La mort de C - Gabrielle Wittkop

· 498 mots · Temps de lecture 3min

La mort fait des manières

Les voyages de Gabrielle Wittkop sont le plus souvent intérieurs: mais rares sont les intériorités qui produisent un écho si assourdissant, si repoussant. Attention: si ce livre ne vous tombe pas des mains, il risque de vous sauter à la figure.

Le chemin des personnages est une histoire qui se répète, relents sordides d'une mort prochaine, longs pélerinages impuissants vers la certitude toujours ignoble de la tombe. Aussi la mort est-elle la véritable héroïne de ces deux récits, héroïne qui se cache et se fait désirer, qui minaude, se laisse approcher pour nous rappeler enfin à notre sort de pantins.

La mort sans fin

Le récit qui donne son nom au livre est le plus court des deux, et le moins convainquant. La mort de C. y est déclinée selon différentes versions: l'auteur tisse autour de cette mort toutes les fictions possibles, cherche les circonstances, modifie le contexte. Il nous fait éprouver le fait brut de la disparition en le mettant à l'épreuve de souvenirs probables. Au milieu de ces répétitions, le narrateur à l'air d'attendre de savoir comment l'éternité va réagir aux provocations rhétoriques de l'imagination, à la tentative de ressusciter l'ultime moment de l'évanouissement. Mais cet exercice tourne un peu au procédé: à force de faire du personnage une simple marionnette, le récit perd un peu consistance. Ne reste alors que la mauvaise odeur du détritus qui meurt.

Le royaume des ruines

"Le puritain passionné" est plus réussi: le personnage se découvre une passion pour un tigre, pour le Tigre, jusqu'à ce qu'il désire se jeter dans la gueule dévorante de cette passion, et pour de bon. Gabrielle Wittkop montre avec une précision extrème la manière dont l'horlogerie de la conscience se détraque lentement, pour ne devenir finalement qu'un champ de ruine, oeuvre auto-destructrice dans laquelle viennent se sublimer tous les instincts.

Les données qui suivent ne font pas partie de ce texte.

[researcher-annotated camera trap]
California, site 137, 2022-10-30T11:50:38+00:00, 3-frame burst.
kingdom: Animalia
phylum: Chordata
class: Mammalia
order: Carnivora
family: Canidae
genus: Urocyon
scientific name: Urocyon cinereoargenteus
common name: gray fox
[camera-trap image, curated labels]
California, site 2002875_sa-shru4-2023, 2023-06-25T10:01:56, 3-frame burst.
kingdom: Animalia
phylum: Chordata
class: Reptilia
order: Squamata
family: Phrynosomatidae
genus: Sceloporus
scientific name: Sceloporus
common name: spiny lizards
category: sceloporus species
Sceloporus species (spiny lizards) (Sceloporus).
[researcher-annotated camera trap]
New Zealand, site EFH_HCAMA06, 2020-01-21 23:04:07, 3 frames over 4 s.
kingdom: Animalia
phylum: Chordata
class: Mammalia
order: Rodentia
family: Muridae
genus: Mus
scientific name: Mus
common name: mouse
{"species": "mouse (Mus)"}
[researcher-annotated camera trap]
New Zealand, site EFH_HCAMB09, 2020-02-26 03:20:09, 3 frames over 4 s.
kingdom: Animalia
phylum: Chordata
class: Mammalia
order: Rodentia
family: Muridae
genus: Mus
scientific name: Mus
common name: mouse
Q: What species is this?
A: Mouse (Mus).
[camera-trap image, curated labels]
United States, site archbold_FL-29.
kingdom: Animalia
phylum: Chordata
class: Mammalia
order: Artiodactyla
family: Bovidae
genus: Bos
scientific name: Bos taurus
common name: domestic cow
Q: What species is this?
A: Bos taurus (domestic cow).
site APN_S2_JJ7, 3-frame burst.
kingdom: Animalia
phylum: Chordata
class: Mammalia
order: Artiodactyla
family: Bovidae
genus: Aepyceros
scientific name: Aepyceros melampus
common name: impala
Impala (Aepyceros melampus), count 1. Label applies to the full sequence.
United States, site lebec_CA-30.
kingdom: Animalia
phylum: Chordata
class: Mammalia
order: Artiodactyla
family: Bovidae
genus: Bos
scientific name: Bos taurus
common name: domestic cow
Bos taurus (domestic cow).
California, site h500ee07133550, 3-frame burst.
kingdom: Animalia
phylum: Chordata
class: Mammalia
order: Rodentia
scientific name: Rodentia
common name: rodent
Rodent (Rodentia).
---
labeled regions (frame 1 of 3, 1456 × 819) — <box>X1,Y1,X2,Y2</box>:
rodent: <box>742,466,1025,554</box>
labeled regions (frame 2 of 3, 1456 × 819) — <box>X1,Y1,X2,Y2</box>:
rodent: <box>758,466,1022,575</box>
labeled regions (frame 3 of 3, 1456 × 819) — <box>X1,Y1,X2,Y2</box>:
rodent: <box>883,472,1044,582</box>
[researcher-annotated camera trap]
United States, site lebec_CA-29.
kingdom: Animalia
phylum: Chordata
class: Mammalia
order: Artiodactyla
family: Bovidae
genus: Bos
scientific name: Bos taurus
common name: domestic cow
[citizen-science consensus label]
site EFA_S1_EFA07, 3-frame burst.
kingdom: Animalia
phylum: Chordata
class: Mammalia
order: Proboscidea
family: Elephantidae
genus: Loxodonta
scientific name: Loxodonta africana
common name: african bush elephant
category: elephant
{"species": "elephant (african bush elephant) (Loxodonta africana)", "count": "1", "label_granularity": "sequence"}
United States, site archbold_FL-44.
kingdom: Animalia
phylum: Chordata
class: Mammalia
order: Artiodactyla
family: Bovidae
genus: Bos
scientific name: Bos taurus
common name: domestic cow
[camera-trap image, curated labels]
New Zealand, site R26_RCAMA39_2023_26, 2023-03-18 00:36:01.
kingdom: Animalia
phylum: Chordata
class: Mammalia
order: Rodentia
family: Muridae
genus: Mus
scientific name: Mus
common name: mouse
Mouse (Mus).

Le détail des descriptions rappelle ici Joris-Karl Huysmans: hérésie et éréthisme se confondent dans cette étrange passion pour l'animal, dans ce refus définitif de se sauver. Le maniérisme de l'écriture s'allie parfaitement avec la noble folie de ce sacrifice, et l'esthétisme relevé des rêveries du héros souligne la profondeur de l'engagement masochiste, jusqu'à l'ironie finale d'une mort manquée. Comme si la détermination la plus extrème n'entamait jamais en rien l'irrémédiable liberté qu'a la mort de tuer, quand elle veut, où elle veut.

Tel qu'en lui même enfin l'atrocité le change

Il y a dans cette écriture des élévations gothiques, des soubressauts de ruines, et les lourdeurs étouffantes d'un ciel trop bas. À vouloir saisir l'image de l'homme dans la boue, on se condamne parfois à l'enlisement: le seul avantage indéniable des marécages - matière qui forme ici le pain quotidien de la psychologie - c'est qu'on ignore leur profondeur…

Cependant la manière dont la mort révèle sa présence est fascinante: la défiguration de l'humain n'est pas ici gratuite, mais oeuvre dans cette transfiguration littéraire qui donne à sentir l'impensable. Comme si tout entreprise littéraire n'était finalement qu'un long testament.